DOCUMENT SECTION -
***

Step 6: Testing
Your reproducer from Step 2 is the minimum — it proves the bug existed. The tests in this step prove that the fix is correct, that it stays correct, and that the next person who edits this code path will notice if they break it again. A good test suite is the most durable artifact you ship.
Two kinds of tests are required. Unit tests using a controlled dispatcher
(fast, deterministic, surgical) and at least one integration test on
MiniTezCluster (slow, realistic, end-to-end). Both. Always both.
Unit Tests with DrainDispatcher
The single most important Tez test pattern: synchronous, deterministic state- machine testing. Read the canonical example top to bottom before you write your own:
~/tez-src/tez-dag/src/test/java/org/apache/tez/dag/app/dag/impl/TestVertexImpl.java
~/tez-src/tez-dag/src/test/java/org/apache/tez/dag/app/dag/impl/TestTaskAttempt.java
~/tez-src/tez-dag/src/test/java/org/apache/tez/dag/app/dag/impl/TestTaskImpl.java
Each is 1000+ lines. They are not light reading. They are also the only authoritative source on what is and isn't testable at the unit layer.

***

WRITTEN TASK 1 - Translate this sentence from the testing guide into Spanish: "A good test suite is the most durable artifact you ship."

***

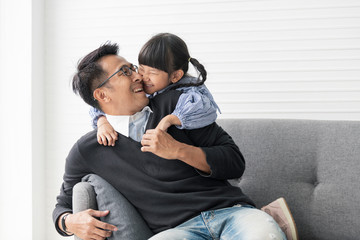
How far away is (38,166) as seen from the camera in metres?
2.68

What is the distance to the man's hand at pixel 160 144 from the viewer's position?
1.46 metres

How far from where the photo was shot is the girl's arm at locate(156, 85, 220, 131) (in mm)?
1525

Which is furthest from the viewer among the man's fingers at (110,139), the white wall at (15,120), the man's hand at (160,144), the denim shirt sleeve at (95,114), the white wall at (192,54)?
the white wall at (15,120)

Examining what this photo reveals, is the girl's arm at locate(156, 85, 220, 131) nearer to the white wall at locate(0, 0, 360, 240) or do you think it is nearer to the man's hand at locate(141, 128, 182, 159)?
the man's hand at locate(141, 128, 182, 159)

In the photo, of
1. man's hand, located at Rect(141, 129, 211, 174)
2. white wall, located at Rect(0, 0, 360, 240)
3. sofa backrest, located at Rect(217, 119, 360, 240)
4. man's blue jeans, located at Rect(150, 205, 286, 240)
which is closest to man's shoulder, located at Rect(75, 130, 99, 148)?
man's hand, located at Rect(141, 129, 211, 174)

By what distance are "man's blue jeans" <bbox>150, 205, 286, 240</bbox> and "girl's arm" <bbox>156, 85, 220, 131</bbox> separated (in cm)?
36

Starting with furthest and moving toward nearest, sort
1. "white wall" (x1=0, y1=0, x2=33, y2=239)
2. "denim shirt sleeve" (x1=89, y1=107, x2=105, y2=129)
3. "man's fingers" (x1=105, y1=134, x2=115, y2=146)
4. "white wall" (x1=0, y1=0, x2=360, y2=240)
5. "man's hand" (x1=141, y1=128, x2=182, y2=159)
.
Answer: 1. "white wall" (x1=0, y1=0, x2=33, y2=239)
2. "white wall" (x1=0, y1=0, x2=360, y2=240)
3. "denim shirt sleeve" (x1=89, y1=107, x2=105, y2=129)
4. "man's fingers" (x1=105, y1=134, x2=115, y2=146)
5. "man's hand" (x1=141, y1=128, x2=182, y2=159)

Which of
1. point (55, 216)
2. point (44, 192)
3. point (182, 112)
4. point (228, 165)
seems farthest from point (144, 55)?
point (44, 192)

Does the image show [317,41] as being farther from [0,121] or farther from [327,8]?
[0,121]

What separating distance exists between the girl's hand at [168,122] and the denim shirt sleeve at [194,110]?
0.06ft

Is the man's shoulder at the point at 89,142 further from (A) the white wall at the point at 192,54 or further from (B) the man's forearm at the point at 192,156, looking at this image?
(A) the white wall at the point at 192,54

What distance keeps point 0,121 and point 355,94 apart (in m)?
2.32


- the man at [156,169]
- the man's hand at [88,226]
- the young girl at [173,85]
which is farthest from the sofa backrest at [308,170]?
the man's hand at [88,226]

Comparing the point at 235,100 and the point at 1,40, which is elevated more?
the point at 1,40
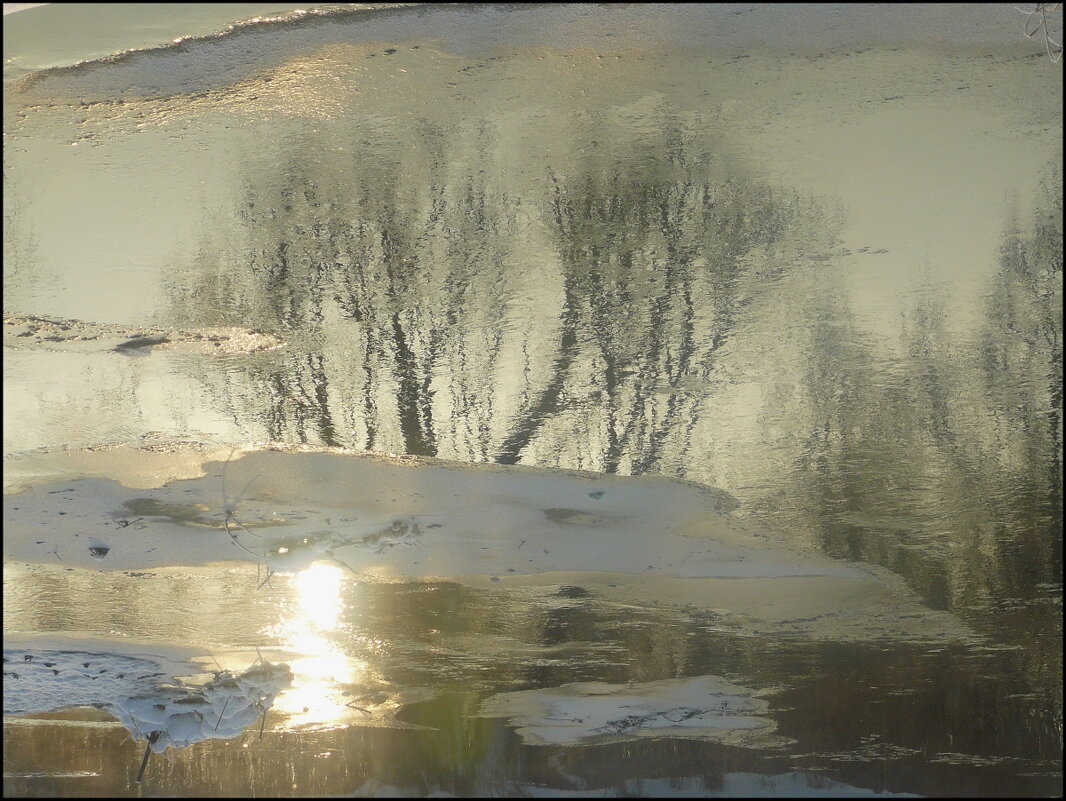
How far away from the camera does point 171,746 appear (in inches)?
111

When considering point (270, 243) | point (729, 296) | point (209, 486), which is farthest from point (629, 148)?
point (209, 486)

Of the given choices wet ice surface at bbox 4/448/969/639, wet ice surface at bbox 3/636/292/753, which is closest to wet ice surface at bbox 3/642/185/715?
wet ice surface at bbox 3/636/292/753

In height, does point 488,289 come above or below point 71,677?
above

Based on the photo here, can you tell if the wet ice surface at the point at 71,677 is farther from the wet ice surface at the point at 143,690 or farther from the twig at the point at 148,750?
the twig at the point at 148,750

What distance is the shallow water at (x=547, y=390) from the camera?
2.82m

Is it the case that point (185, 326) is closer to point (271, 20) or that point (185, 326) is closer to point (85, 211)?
point (85, 211)

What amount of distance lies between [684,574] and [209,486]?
1460 mm

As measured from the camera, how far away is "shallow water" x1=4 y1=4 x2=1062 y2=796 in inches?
111

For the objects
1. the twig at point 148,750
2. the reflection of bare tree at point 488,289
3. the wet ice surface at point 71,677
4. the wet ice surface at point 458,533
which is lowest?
the twig at point 148,750

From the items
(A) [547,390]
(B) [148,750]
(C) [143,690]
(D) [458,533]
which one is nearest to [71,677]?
(C) [143,690]

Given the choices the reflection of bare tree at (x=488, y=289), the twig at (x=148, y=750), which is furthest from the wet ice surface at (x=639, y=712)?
the twig at (x=148, y=750)

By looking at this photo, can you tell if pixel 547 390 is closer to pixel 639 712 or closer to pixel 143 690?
pixel 639 712

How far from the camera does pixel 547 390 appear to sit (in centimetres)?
286

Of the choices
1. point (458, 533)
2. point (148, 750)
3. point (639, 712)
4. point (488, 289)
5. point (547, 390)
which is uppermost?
point (488, 289)
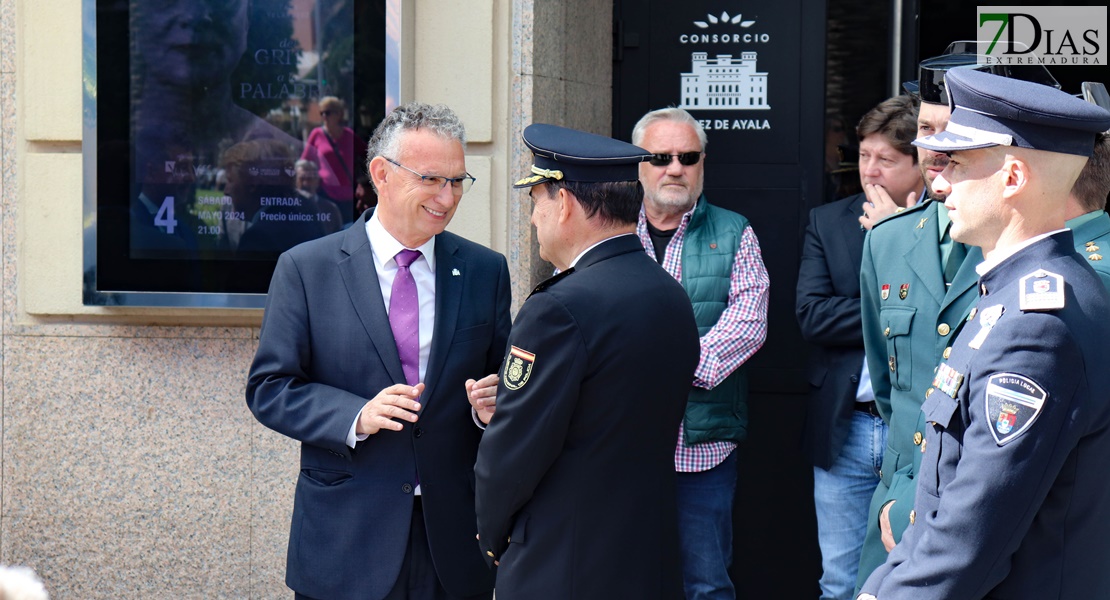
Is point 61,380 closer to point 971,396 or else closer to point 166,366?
point 166,366

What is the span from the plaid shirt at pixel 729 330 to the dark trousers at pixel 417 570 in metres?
1.32

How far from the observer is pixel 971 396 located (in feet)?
7.46

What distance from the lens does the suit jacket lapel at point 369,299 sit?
3332mm

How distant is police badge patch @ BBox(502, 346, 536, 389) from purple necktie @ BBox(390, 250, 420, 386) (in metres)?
0.60

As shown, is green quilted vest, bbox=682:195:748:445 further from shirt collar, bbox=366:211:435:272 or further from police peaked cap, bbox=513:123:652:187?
police peaked cap, bbox=513:123:652:187

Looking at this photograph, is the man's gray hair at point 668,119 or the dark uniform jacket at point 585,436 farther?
the man's gray hair at point 668,119

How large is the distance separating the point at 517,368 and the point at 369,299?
70 cm

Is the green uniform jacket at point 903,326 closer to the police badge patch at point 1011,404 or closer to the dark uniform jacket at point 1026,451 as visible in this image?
the dark uniform jacket at point 1026,451

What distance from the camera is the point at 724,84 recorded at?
17.2 ft

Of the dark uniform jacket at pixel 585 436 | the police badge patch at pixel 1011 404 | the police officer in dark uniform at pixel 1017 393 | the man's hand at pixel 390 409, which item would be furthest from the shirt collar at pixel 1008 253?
the man's hand at pixel 390 409

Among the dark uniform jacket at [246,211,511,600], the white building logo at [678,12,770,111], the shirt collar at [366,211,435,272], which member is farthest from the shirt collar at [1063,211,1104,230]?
the white building logo at [678,12,770,111]

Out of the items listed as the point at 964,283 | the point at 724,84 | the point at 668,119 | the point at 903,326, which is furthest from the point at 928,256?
the point at 724,84

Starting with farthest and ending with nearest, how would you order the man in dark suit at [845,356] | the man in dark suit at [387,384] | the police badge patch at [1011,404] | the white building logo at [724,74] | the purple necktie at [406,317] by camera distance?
the white building logo at [724,74]
the man in dark suit at [845,356]
the purple necktie at [406,317]
the man in dark suit at [387,384]
the police badge patch at [1011,404]

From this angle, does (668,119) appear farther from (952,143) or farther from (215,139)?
(952,143)
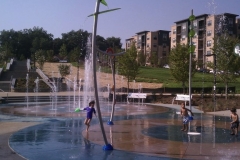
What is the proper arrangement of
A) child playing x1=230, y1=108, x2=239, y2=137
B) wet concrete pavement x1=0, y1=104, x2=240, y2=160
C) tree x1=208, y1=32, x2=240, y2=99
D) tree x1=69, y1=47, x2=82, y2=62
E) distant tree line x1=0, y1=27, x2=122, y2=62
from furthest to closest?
1. distant tree line x1=0, y1=27, x2=122, y2=62
2. tree x1=69, y1=47, x2=82, y2=62
3. tree x1=208, y1=32, x2=240, y2=99
4. child playing x1=230, y1=108, x2=239, y2=137
5. wet concrete pavement x1=0, y1=104, x2=240, y2=160

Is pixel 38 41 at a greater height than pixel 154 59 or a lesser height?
greater

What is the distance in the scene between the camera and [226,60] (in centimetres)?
2662

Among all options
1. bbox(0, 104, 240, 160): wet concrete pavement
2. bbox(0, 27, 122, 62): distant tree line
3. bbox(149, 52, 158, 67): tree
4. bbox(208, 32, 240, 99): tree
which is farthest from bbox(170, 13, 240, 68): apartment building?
bbox(0, 104, 240, 160): wet concrete pavement

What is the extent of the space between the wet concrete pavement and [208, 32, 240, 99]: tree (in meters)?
11.8

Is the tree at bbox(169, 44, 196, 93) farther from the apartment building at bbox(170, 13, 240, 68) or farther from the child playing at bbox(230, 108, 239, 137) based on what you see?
the apartment building at bbox(170, 13, 240, 68)

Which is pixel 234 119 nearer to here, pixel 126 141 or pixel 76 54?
pixel 126 141

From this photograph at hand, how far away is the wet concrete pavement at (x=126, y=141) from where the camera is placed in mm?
9219

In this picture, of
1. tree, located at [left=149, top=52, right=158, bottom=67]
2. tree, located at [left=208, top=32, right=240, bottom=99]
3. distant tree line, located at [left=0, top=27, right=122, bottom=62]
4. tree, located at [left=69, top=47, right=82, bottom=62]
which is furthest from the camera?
distant tree line, located at [left=0, top=27, right=122, bottom=62]

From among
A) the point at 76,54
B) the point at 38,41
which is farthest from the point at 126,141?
the point at 38,41

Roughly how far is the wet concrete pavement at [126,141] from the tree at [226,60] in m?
11.8

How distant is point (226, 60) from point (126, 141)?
58.8 ft

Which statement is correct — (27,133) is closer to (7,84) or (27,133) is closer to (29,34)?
(7,84)

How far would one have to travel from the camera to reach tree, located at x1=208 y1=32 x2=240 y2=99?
26.6 metres

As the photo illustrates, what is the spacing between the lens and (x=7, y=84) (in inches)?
1592
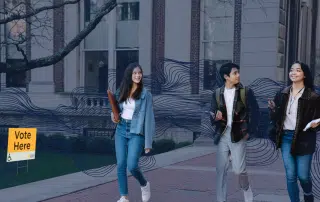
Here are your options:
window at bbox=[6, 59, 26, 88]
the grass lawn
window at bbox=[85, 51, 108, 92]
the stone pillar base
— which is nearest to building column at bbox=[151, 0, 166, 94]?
window at bbox=[85, 51, 108, 92]

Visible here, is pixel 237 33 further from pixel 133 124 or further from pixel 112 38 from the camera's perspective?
pixel 133 124

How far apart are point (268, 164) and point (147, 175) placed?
281 centimetres

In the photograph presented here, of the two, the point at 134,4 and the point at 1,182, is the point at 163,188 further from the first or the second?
the point at 134,4

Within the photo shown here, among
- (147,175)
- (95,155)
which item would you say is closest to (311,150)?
(147,175)

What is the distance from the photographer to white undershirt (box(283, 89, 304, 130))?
211 inches

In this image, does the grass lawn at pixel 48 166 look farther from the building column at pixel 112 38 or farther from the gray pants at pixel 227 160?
the building column at pixel 112 38

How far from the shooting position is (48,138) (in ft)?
50.9

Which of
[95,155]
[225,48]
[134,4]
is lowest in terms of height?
[95,155]

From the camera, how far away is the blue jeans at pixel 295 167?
5344mm

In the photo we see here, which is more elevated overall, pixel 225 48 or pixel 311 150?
pixel 225 48

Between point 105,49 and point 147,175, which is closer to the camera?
point 147,175

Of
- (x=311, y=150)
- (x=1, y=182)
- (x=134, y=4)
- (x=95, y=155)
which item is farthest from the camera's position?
(x=134, y=4)

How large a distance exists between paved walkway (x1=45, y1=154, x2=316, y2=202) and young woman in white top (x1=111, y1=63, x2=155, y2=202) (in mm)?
944

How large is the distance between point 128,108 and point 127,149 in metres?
0.54
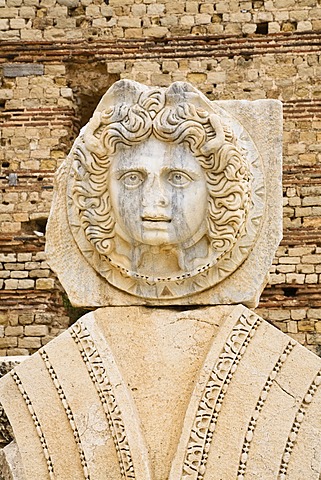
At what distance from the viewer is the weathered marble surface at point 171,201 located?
4859mm

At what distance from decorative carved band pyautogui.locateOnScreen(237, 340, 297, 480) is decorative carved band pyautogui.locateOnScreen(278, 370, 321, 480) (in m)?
0.13

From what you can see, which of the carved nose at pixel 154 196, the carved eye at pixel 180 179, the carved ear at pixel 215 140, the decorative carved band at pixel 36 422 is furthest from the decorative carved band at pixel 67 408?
the carved ear at pixel 215 140

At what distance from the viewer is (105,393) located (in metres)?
4.73

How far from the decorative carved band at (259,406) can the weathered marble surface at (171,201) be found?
0.28 metres

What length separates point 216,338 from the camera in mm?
4789

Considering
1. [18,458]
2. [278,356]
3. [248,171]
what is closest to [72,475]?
[18,458]

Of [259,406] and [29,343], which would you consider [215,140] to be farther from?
[29,343]

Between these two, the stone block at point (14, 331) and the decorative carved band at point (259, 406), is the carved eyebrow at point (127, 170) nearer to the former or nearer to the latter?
the decorative carved band at point (259, 406)

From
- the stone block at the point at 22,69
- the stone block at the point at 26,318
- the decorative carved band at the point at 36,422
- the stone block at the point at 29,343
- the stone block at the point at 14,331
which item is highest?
the stone block at the point at 22,69

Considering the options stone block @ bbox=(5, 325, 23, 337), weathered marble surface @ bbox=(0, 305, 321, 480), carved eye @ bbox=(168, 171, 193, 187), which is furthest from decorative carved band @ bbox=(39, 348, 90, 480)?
stone block @ bbox=(5, 325, 23, 337)

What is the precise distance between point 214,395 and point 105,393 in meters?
0.40

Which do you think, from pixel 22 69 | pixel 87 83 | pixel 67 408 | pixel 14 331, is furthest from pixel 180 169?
pixel 22 69

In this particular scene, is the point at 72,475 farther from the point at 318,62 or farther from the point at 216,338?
the point at 318,62

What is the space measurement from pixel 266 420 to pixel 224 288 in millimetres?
576
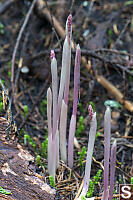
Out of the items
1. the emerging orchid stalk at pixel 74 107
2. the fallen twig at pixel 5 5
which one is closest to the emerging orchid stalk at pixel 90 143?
the emerging orchid stalk at pixel 74 107

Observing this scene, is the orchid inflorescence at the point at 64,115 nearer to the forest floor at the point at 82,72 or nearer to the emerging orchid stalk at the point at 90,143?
the emerging orchid stalk at the point at 90,143

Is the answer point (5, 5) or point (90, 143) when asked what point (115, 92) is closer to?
point (90, 143)

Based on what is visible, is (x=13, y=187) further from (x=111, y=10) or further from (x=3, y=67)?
(x=111, y=10)

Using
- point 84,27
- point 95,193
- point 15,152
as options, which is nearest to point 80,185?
point 95,193

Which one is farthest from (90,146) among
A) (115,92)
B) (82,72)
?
(82,72)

***

WRITTEN TASK 2 - Pick out every line in the rows that contains the word "think". Case counts.

SOLUTION 1 - Un buen conjunto de pruebas es el artefacto más duradero que entregas.

SOLUTION 2 -
Examining what this photo reveals, is the girl's arm at locate(156, 85, 220, 131) nearer to the white wall at locate(0, 0, 360, 240) or do you think it is nearer to the man's hand at locate(141, 128, 182, 159)?
Which do you think, from pixel 22 69 | pixel 87 83 | pixel 67 408 | pixel 14 331, is furthest from pixel 180 169?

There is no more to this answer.